Exercise tasks:
1. In the HMGB1 methods text, at what dilution was the anti-HMGB1 antibody used?
2. Continue the HMGB1 methods text, starting after its final sentence.

Page excerpt:
▶
2-Dimensional Electrophoresis (2DE) Immunoblot Analysis

Colorectal carcinoma and matched normal tissues were suspended in the sample buffer (40 mM Tris, 7 M urea, 2 M thiourea, 4% CHAPS, and 100 mM 1, 4-dithioerythritol) and in a protease inhibitor cocktail (Roche, Mannheim, Germany). Suspensions were sonicated for 30 s and centrifuged at 100 000 × g for 45 min. One milligram of total protein was used for each 2DE analysis. Aliquots of proteins in the sample buffer were applied onto immobilized pH 3–10 non-linear gradient strips (Amersham Pharmacia Biotech), and isoelectric focusing was conducted at 100 000 Vh. 2DE was performed in 9–16% linear gradient polyacrylamide gels (18 cm × 20 cm × 1.5 mm) as previously described,16 transferred into PVDF membranes, and subsequently blocked in TBS-T containing 5% skim milk. Anti-HMGB1 (BD Biosciences) was diluted 1:5000 in the blocking buffer and incubated with the membranes for 1 h at room temperature. After washing, the membranes were incubated for 1 h with HRP-conjugated secondary antibody (Santa Cruz Biotechnology), washed, and developed with ECL-Plus (Amersham Pharmacia Biotech).

Vector Construction and Transfection

We performed transfection assays with the following four vectors (kindly provided by Dr J-S Shin, Department of Microbiology, Yonsei University College of Medicine, Korea): (1) EGFPN1, used as a control; (2) nuclear localization signal (NLS)-WT, containing wild-type HMGB1; (3) NLS(1,2)-AT, containing HMGB1 sequence in which the six serine residues in the NLS 1 and 2 regions were mutated to alanine for the inhibition of HMGB1 phosphorylation; and (4) NLS(1,2)-ET, containing HMGB1 sequence in which the six serine residues in the NLS 1 and 2 regions were mutated to glutamic acid for simulation of phosphorylated HMGB1.17

Six vectors, namely NLS-35ET, NLS-39ET, NLS-42ET, NLS-46ET, NLS-53ET, and NLS-181ET that contained serine to glutamic acid mutations in the NLS1 and NLS2 regions were constructed. One vector (NLS(1)-ET) contained serine to glutamic acid mutations of all five serine residues in the NLS1 region. An additional vector (NLS(1)-AT) contained serine to alanine mutations in all five serine residues. All the vectors were constructed using the QuikChange Site-Directed Mutagenesis Kit (Stratagene, La Jolla, CA, USA), and sequences were confirmed by direct sequencing analysis (Figure 1a).
◀
Recorded data:
▶
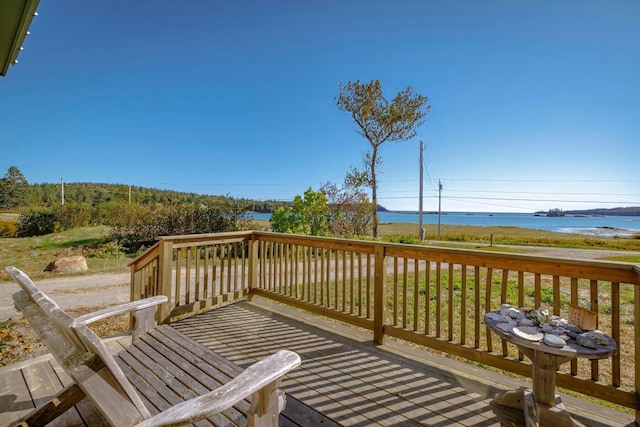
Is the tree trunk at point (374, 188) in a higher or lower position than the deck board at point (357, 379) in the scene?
◀
Exercise results:
1. 1:5000 in the blocking buffer.

2.
Figure 1
Figure 1

Phosphorylation of serines 35, 39, and 42 is critical for cytoplasmic localization of HMGB1. (a) Schematic diagram of the HMGB1 gene structure and constructed vectors. HMGB1 consists of two DNA-binding domains, the HMG boxes A and B, and an acidic C-terminal domain. The A box and B box both contain nuclear localization signals (NLSs) NLS1, which includes amino acids 28–53, and NLS2, which includes amino acids 179–185. A description of each vector can be found in the text. (b) Localization of HMGB1 in HCT116 cells transfected with NLS-WT, NLS(1,2)-AT, or NLS(1,2)-ET. Cytoplasmic HMGB1 was evident in the cell lines transfected with NLS-WT and NLS(1,2)-ET. (c) Cytoplamic HMGB1 (arrows) is found in the HCT116 cells transfected with NLS(1)-ET (vector for which all five serine residues in the NLS1 region were mutated to glutamic acid), NLS-35ET, NLS-39ET, and NLS-42ET (containing a serine to glutamic acid mutation at the indicated residue; Figure a).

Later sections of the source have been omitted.